Mizzou’s recruiting is par for the course, and that’s ok

There’s been much discussion in the last several days about Mizzou’s last ranked in the SEC recruiting class. That is alarming, but Coach Gary Pinkel told the assembled media in Columbia on Wednesday that, “I’ve never ever looked at a ranking since I’ve been coaching. Our evaluation system has proven overall it works. We believe in it, and just leave it at that.”

That’s reasonable for two reasons. Number one, Mizzou isn’t EVER going to be an annual top-ten recruiting powerhouse. And secondly, they’ve shown they are capable of lifting lesser regarded recruits into top flight performers.

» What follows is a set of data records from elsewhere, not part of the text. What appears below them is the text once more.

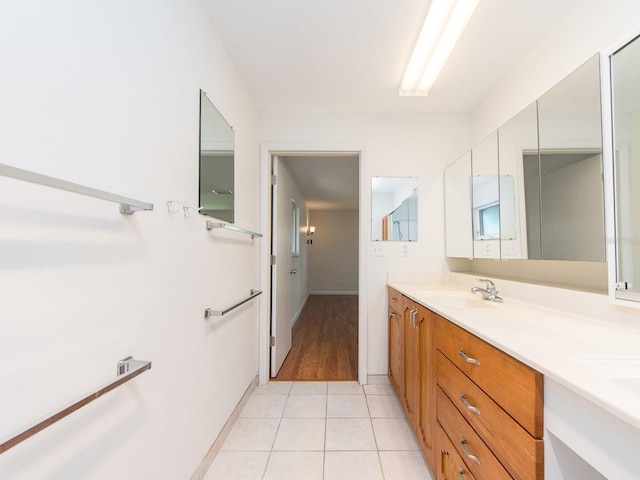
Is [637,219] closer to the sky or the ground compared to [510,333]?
closer to the sky

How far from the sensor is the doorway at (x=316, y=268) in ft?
8.09

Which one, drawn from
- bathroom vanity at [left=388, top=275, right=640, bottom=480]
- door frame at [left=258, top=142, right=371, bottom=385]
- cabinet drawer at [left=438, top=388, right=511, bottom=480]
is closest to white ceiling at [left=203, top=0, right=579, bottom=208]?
door frame at [left=258, top=142, right=371, bottom=385]

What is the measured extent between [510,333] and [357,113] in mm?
2088

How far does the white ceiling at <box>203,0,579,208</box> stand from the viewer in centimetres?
138

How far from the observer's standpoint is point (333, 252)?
24.2ft

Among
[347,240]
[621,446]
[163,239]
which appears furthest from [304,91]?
[347,240]

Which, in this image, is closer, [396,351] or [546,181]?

Since Rivals began ranking recruiting classes in 2002, Pinkel’s program has never had a top ten recruiting class. In that same time, USC has had TEN, Georgia and Florida State have had nine each, and Texas, LSU, Oklahoma and Florida have had seven apiece. Auburn, Miami and resurgent under Nick Saban Alabama have had six such years each.

Is Mizzou going to match those power programs and edge their way into becoming an annual recruiting power? No. The Tigers need to do what Wisconsin, Oregon, Michigan State and Oklahoma State do…and what they’ve done. Mizzou needs to get players that have talent and accept coaching, and turn them into five star players.

The Tigers like to talk about their NFL first round draft picks, and for good reason. In Pinkel’s era, Mizzou has had Jeremy Maclin and Ziggy Hood in 2009, Sean Weatherspoon in 2010, and Aldon Smith and Blaine Gabbert in 2011.

Of those first rounders, only Gabbert arrived at Missouri as a five star recruit. He should be joined by Sheldon Richardson this year. Otherwise, Maclin was a four star player, Hood was a three star, as was Aldon Smith, and amazingly Weatherspoon was rated as a two star prospect by Rivals.

Pinkel and his staff have done well with three or fewer star players. With the bigger guys, not necessarily; in 2003 Mizzou got four star tight end Josh Barbo out of Conway Springs, Kansas along with area four star players Damien Nash and Darnell Terrell. Barbo never did anything, while Nash and Terrell both got looks in the NFL. Before his untimely death, it appeared Nash was on his way to an NFL career, but at Mizzou he was a good, not great player.

While the four star guys weren’t stars, three star wide receiver Brad Ekwerekwu turned into a very good player, and three star tight end Martin Rucker made up for Barbo’s failure with a great Mizzou career. Rucker is still kicking around on NFL practice squads.

In 2004, Pinkel signed four star recruits LB Van Alexander out of Rock Bridge, WR Jerrill Humphrey, QB Chase Patton, OL Kyle Riggs, RB Tony Temple. Temple was the only one to become anything. Meanwhile, the Tigers got three star receivers William Franklin from Vashon and William Moore (who was moved to safety) out of Hayti. None of the four star players were drafted, while Franklin was a fourth rounder for Kansas City, and Moore was a second rounder and has become a star safety in Atlanta.

In ’05, Mizzou recruited three star tight end Chase Coffman out of Peculiar MO, quarterback Chase Daniel out of Southlake, TX and defensive end Evander Hood out of Amarillo. Coffman, Daniel and Hood are all in the NFL, all were stars on Mizzou’s 2007 team that ascended to number one, and all were overlooked by the recruiting powers.

It’s been that way throughout. In 2006 Jeremy Maclin arrived as a four star player out of Kirkwood. A pair of two star players came in that class, too; wide receiver Danario Alexander, who led the nation in receiving yards in his senior year, and two star linebacker Sean Weatherspoon, who had a superb college career and has continued his excellent play in the NFL.

Tim Barnes of the Rams was a three star recruit, and tight end Michael Egnew-who would become a third rounder of Miami-was a two star.

Mizzou is never going to be among the recruiting elite. Their location and history will prevent them from joining traditional powers and Sun Belt dwellers. They have to succeed in other ways, by identifying talent they can develop and coaching that talent up. There’s pressure on Pinkel and his staff. It’ll be interesting to see if their coaching can lift the program in the SEC to the success they enjoyed in their last few years in the Big XII. Somehow, someone has to make it work, because reality tells us the Tigers aren’t going to get the five star players that the traditional powers get.